Document section:
The Monsanto Papers: MDL Glyphosate Cancer Case Key Documents and Analysis - Natsu
https://usrtk.org/pesticides/mdl-monsanto-glyphosate-cancer-case-key-documents-analysis/
======
Natsu
This is some more directly sourced information as a follow-up to the prior
story on HN:
[https://news.ycombinator.com/item?id=14659301](https://news.ycombinator.com/item?id=14659301)

The email that was the subject of the previous story is in this dump, in a
thread starting on p. 99 of this PDF: [https://usrtk.org/wp-
content/uploads/2017/03/JessRowlandseri...](https://usrtk.org/wp-
content/uploads/2017/03/JessRowlandseries.pdf)

Below is a quick transcription of the email referenced in the prior article:

===

Hey- cc'ing Jen

So...Jess called me out of the blue this morning:

"We have enough to sustain our conclusions. Don't need gene tox or epi. The
only thing is the cheminova study with the sarcoma in mice- we have that study
now and its conclusions are irrelevant (bc at limit dose...?) I am the chair
of the CARC and my folks are running this process for glyphosate in reg
review. I have called a CARC meeting in June..."

Excerpted records:
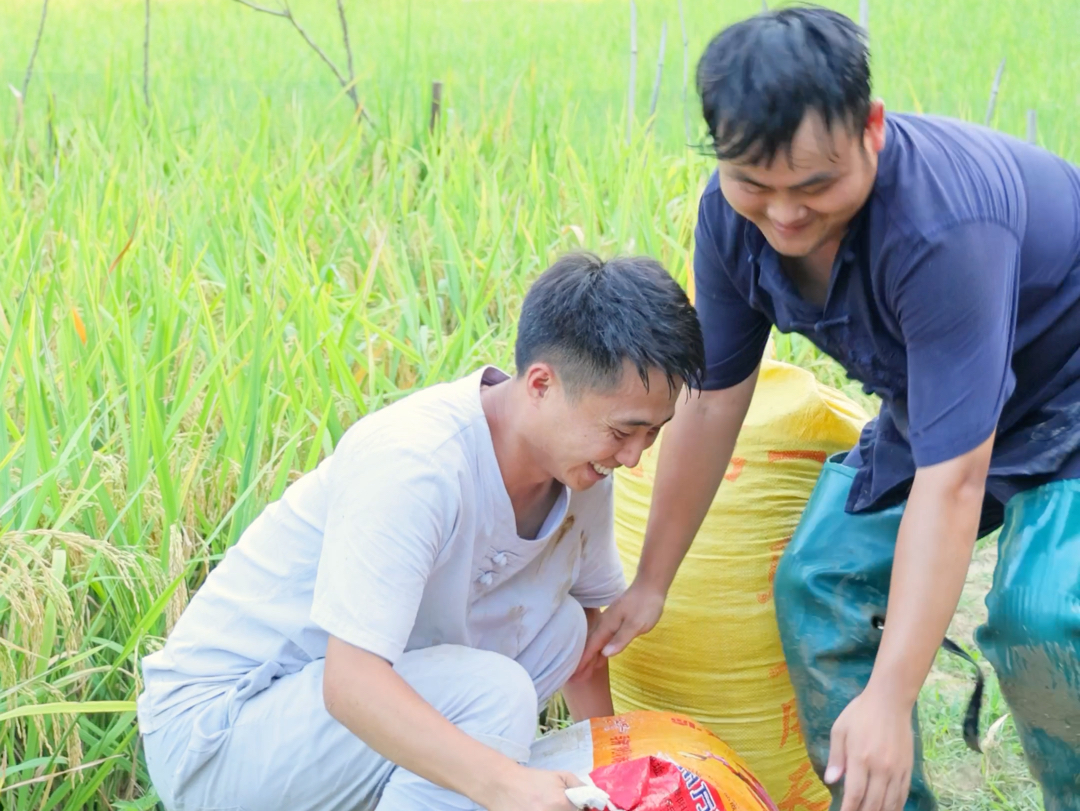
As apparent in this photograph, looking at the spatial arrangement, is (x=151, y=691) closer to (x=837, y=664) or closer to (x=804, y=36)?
(x=837, y=664)

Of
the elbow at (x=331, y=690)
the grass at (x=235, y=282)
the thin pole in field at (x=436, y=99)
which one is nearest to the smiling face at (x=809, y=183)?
the elbow at (x=331, y=690)

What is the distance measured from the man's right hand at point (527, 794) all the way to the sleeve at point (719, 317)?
560 millimetres

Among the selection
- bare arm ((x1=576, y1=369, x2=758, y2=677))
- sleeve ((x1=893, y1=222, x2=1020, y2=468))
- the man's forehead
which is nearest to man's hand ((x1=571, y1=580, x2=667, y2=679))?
bare arm ((x1=576, y1=369, x2=758, y2=677))

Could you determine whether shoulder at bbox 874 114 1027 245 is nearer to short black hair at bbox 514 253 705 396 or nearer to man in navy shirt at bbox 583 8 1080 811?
man in navy shirt at bbox 583 8 1080 811

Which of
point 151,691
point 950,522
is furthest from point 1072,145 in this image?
point 151,691

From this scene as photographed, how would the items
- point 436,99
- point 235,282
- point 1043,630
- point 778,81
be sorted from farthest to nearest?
point 436,99
point 235,282
point 1043,630
point 778,81

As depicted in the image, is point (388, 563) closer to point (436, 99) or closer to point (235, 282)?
point (235, 282)

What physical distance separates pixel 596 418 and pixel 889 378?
34cm

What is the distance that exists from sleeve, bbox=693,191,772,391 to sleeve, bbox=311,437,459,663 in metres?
0.42

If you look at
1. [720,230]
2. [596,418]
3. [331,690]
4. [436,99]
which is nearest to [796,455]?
[720,230]

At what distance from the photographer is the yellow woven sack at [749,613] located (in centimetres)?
175

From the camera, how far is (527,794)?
1.19 m

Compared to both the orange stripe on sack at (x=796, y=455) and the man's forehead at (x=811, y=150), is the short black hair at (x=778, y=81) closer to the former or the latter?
the man's forehead at (x=811, y=150)

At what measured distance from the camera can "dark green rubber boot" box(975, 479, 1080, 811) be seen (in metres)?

Required actions:
(1) Copy the stretch of the Monsanto documents comment from "The Monsanto Papers: MDL" through "content/uploads/2017/03/JessRowlandseries.pdf)".
(2) Extend the Monsanto documents comment, starting right after its final line.
The material comes from a separate source.

Answers to the exercises:
(1)
The Monsanto Papers: MDL Glyphosate Cancer Case Key Documents and Analysis - Natsu
https://usrtk.org/pesticides/mdl-monsanto-glyphosate-cancer-case-key-documents-analysis/
======
Natsu
This is some more directly sourced information as a follow-up to the prior
story on HN:
[https://news.ycombinator.com/item?id=14659301](https://news.ycombinator.com/item?id=14659301)

The email that was the subject of the previous story is in this dump, in a
thread starting on p. 99 of this PDF: [https://usrtk.org/wp-
content/uploads/2017/03/JessRowlandseri...](https://usrtk.org/wp-
content/uploads/2017/03/JessRowlandseries.pdf)

(2)
Also, Jess called to ask for a contact name at ATSDR. I passed on Jesslyn's
email. He told me no coordination is going on and he wanted to establish some
saying "If I can kill this I should get a medal". However, don't get your
hopes up, I doubt EPA and Jess can kill this; but it's good to know they are
going to actually make the effort now to coordinate due to our pressing and
their shared concern that ATSDR is consistent in its conclusions w EPA.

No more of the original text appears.